What I'm saying here is that what I consider the "classical" is wrapped up in on one end the purposeful production and dissemination of pleasure by the composer at hand, while on the other end the utilization of definable constructions and theoretical methodologies that provide the composer with a socially-endorsed roadmap guaranteed to produce...pleasure. Argue all you want but when discussing Neoclassicism vs. Romanticism, in a way the later category was less about the production of pleasure than the former but it still adhered to the latter tenant of my definition, and in one way Neoclassicism is less "classical" than the busty oeuvre of the Romantics. Similarly, serial composers were attempting to redefine our relation to world of music through the augmentation of the perfection (imperfection) diptych that still colors much of how we hear music (i.e., consonance [tonal] and dissonance [atonal]) into something akin to if Monet and Pollock had a child (perhaps seen in Rothko if I'm perfectly honest, although this association may be hard to perceive...think destruction of innocence and the attainment of (som)/(no)thing]. Thus, in the subterfuge of semantics contemporary audiences are learning to retrain themselves to hear not "classical" music but the fabrication or facade of "classical" through the lense of (dis)similarity.

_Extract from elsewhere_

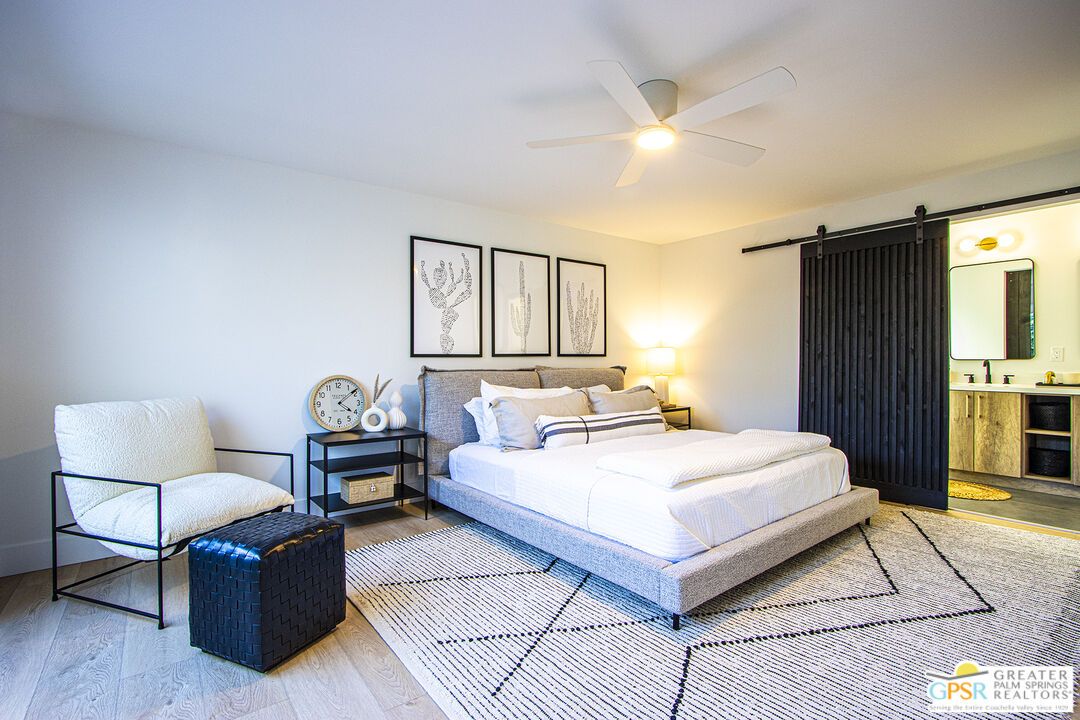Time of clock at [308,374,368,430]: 4:08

In short, what I'm saying could be understood as: Construct as necessary to define the difference but followed by unification.
Where did these thoughts come from today? After having attended the first concert of the "Apollo Sessions" hosted at St. Georges, I realized very quickly that there must be a greater emphasis on not simply diversifying concert repertoire (too easy!) but instead the didactic exhibition of transcultural unification. The "classical" exists everywhere, time now to show it! Perhaps it's because I am working on a presentation centered around the theme of musical cosmopolitanism and the growing access to non-domestic musics via digital technologies but the idea that there is a global musical history is fascinating to me. What this then means is that Music Historians, Musicologists, and the like can keep on describing and engaging in dialectics around the conventional chronology of music, all the while adding to the mix the Baroque, Classical, Romantic, Neoclassical, Modern, Postmodern, Contemporary of the global community. If this is done, and audiences come to appreciate that these epochs were just as lively and historically "real" across the globe as they were in Russia, Germany, Italy, France, United Kingdom, and the better-documented regions of the world, then I see a much fuller future ahead for the musical arts. It's not about deconstruction but instead reconstruction, better-construction, updating, reformulating, reconceiving, and harmonizing.

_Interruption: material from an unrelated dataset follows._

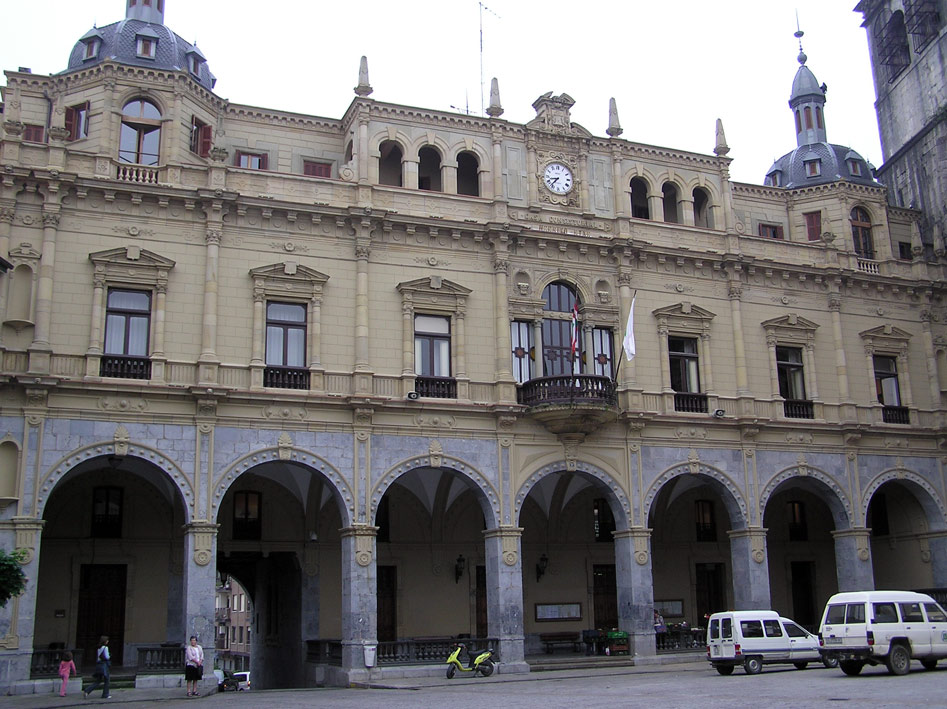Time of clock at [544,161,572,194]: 8:36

The concert in question combined Western and Eastern classical traditions in a really impactful way, the first "act" (this word intimating a sense of specticality I'm not intended) was the Speranza Wind Quintet (Uni. of Bristol music students) and an (unfortunately unnamed) Hindustani classical singer (ostensibly Uni. of Bristol student but her appearance was unplanned according to the concert's program). While the afternoon concert was slated to be only classical repertoire from a diverse array of composers (early Classical period to late Romanticism), the diversion from the schedule perhaps was more impactful than they actually realized AND much more seminal, even in this informal and unscripted manner. To cut a long and winding blog post short: What must be done in concert repertoire is not musical diversity but stylistic multiplicity. If it's baroque, showcase the global baroque!